* **Passage provided**:

::::::

Toronto Star

MELO OUT, AND MORE NBA TALES

Big Apple tabloids won’t have Carmelo Anthony to kick around any more while Norm Powell’s Raptors prepare for camp in Victoria.

- SCOTT CACCIOLA

NEW YORK— After scoring more than 10,000 points for five coaches over seven seasons without all that much to show for it, Carmelo Anthony is finally leaving New York.

The New York Knicks on Saturday agreed to trade Anthony, a 10-time NBA all-star and one of the league’s great offensive players, to the Oklahoma City Thunder in exchange for Enes Kanter, Doug McDermott and a second-round draft pick, according to a league official briefed on the negotiatio­ns.

The deal, completed just two days before the start of Knicks training camp, will allow the 33-year-old Anthony to join forces in Oklahoma City with two other marquee players — Russell Westbrook, the NBA’s reigning most valuable player, and Paul George, a four-time all-star — as the Thunder begin a wildly ambitious bid to challenge the supremacy of the Golden State Warriors, who have claimed two of the last three NBA championsh­ips and are the strong favourites to win another next season.

At the same time, the Knicks can finally close the chapter on Anthony’s turbulent tenure in New York and try to move on without him. Anthony, who desperatel­y wanted out of New York, had been determined to join the Houston Rockets. But as training camp neared, he agreed to waive his no-trade clause for a couple of more teams, including the Thunder.

::::::

* **Stored rows**:
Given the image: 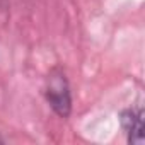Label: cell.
Here are the masks:
<instances>
[{
    "mask_svg": "<svg viewBox=\"0 0 145 145\" xmlns=\"http://www.w3.org/2000/svg\"><path fill=\"white\" fill-rule=\"evenodd\" d=\"M44 97L48 106L53 109V113L63 120H67L72 113V92H70V84L61 68H53L46 84H44Z\"/></svg>",
    "mask_w": 145,
    "mask_h": 145,
    "instance_id": "cell-1",
    "label": "cell"
},
{
    "mask_svg": "<svg viewBox=\"0 0 145 145\" xmlns=\"http://www.w3.org/2000/svg\"><path fill=\"white\" fill-rule=\"evenodd\" d=\"M120 123L130 143H137V145L143 143V109L142 108H137V109L130 108L121 111Z\"/></svg>",
    "mask_w": 145,
    "mask_h": 145,
    "instance_id": "cell-2",
    "label": "cell"
},
{
    "mask_svg": "<svg viewBox=\"0 0 145 145\" xmlns=\"http://www.w3.org/2000/svg\"><path fill=\"white\" fill-rule=\"evenodd\" d=\"M0 142H2V140H0Z\"/></svg>",
    "mask_w": 145,
    "mask_h": 145,
    "instance_id": "cell-3",
    "label": "cell"
}]
</instances>
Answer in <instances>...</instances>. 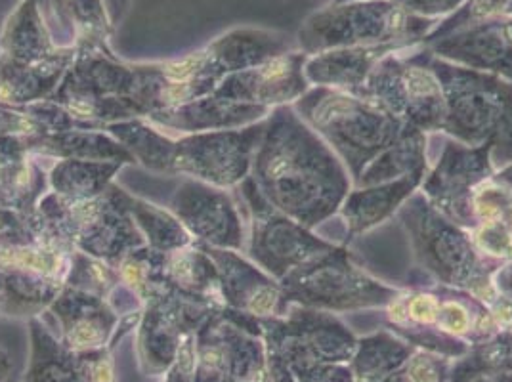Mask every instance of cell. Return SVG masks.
<instances>
[{"instance_id":"cell-1","label":"cell","mask_w":512,"mask_h":382,"mask_svg":"<svg viewBox=\"0 0 512 382\" xmlns=\"http://www.w3.org/2000/svg\"><path fill=\"white\" fill-rule=\"evenodd\" d=\"M62 48L50 35L39 0H22L0 33V54L25 64L44 62Z\"/></svg>"},{"instance_id":"cell-4","label":"cell","mask_w":512,"mask_h":382,"mask_svg":"<svg viewBox=\"0 0 512 382\" xmlns=\"http://www.w3.org/2000/svg\"><path fill=\"white\" fill-rule=\"evenodd\" d=\"M104 2H106L107 14H109L111 25L115 27L117 23L123 20V16L127 14L132 0H104Z\"/></svg>"},{"instance_id":"cell-3","label":"cell","mask_w":512,"mask_h":382,"mask_svg":"<svg viewBox=\"0 0 512 382\" xmlns=\"http://www.w3.org/2000/svg\"><path fill=\"white\" fill-rule=\"evenodd\" d=\"M121 167V161L94 163L83 159H64L52 170L50 182L56 193H62L71 201H86L106 190L107 182Z\"/></svg>"},{"instance_id":"cell-6","label":"cell","mask_w":512,"mask_h":382,"mask_svg":"<svg viewBox=\"0 0 512 382\" xmlns=\"http://www.w3.org/2000/svg\"><path fill=\"white\" fill-rule=\"evenodd\" d=\"M39 2H41V4H43V0H39Z\"/></svg>"},{"instance_id":"cell-5","label":"cell","mask_w":512,"mask_h":382,"mask_svg":"<svg viewBox=\"0 0 512 382\" xmlns=\"http://www.w3.org/2000/svg\"><path fill=\"white\" fill-rule=\"evenodd\" d=\"M43 4H46V0H43Z\"/></svg>"},{"instance_id":"cell-2","label":"cell","mask_w":512,"mask_h":382,"mask_svg":"<svg viewBox=\"0 0 512 382\" xmlns=\"http://www.w3.org/2000/svg\"><path fill=\"white\" fill-rule=\"evenodd\" d=\"M69 46L107 44L113 25L104 0H46Z\"/></svg>"}]
</instances>
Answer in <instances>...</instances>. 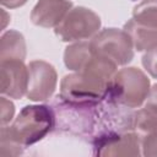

::::::

* **Task brief**:
Retype the passage on the Carmelo Anthony trade from "- SCOTT CACCIOLA" to "leaving New York.".

* **Worked solution**:
- SCOTT CACCIOLA

NEW YORK— After scoring more than 10,000 points for five coaches over seven seasons without all that much to show for it, Carmelo Anthony is finally leaving New York.